The most frequent bigrams capture common phrase structures in everyday English. These bigrams provide useful context for predicting the next word when combined with unigram and trigram models using a backoff strategy.

Interesting Findings

The exploratory analysis reveals clear structural differences among the three text sources. Twitter messages are notably shorter than blog posts and news articles, which is consistent with platform-specific constraints. The distribution of words per line is highly right-skewed, indicating that most text entries are short, while a relatively small number of lines contain a large number of words. This imbalance suggests that language modeling approaches must handle sparse but frequent short contexts efficiently.

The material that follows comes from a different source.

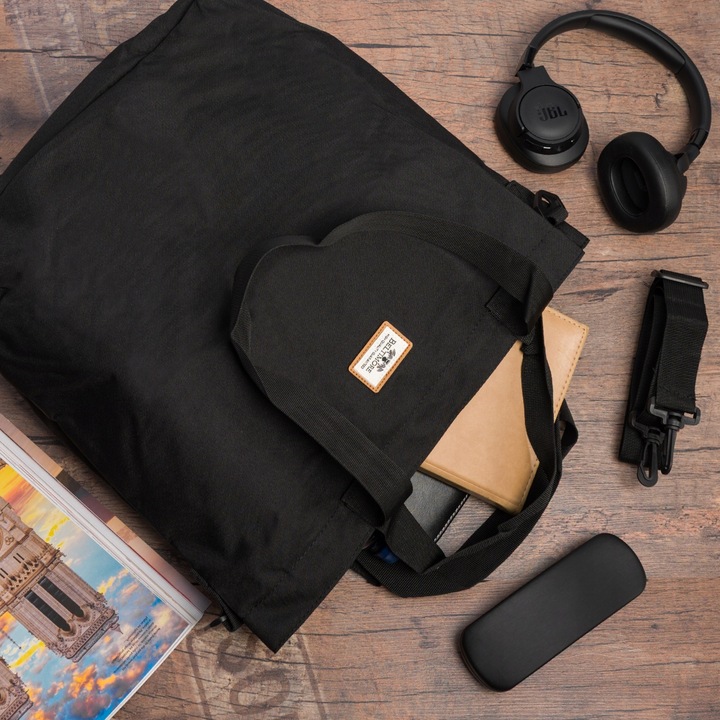 Beltimore torebka shopper poliester czarny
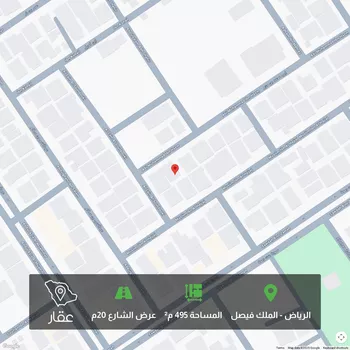 أرض للبيع في شارع أبي محمد بن حزم, حي الملك فيصل, مدينة الرياض, منطقة الرياض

Plan for Prediction Algorithm

The prediction approach will rely on probabilistic n-gram language models constructed from the cleaned text corpus. Separate frequency tables for unigrams, bigrams, and trigrams will be generated. When predicting the next word, the model will first attempt to match the longest available context and will progressively fall back to shorter contexts if no suitable match is found. Candidate predictions will be ranked based on their observed frequencies within the corpus.

Plan for Shiny App

The Shiny application will be designed as a lightweight interface that allows users to input a partial sentence and receive suggested next-word predictions. The app will present the top candidate words in a clear and concise format. Emphasis will be placed on responsiveness and usability, with all prediction logic relying on precomputed language model components to ensure fast performance.

Next Steps

Future steps include refining text preprocessing decisions, expanding the evaluation of the prediction model using held-out data, and integrating the finalized model into the Shiny application. Additional tuning may be performed to balance model accuracy and computational efficiency.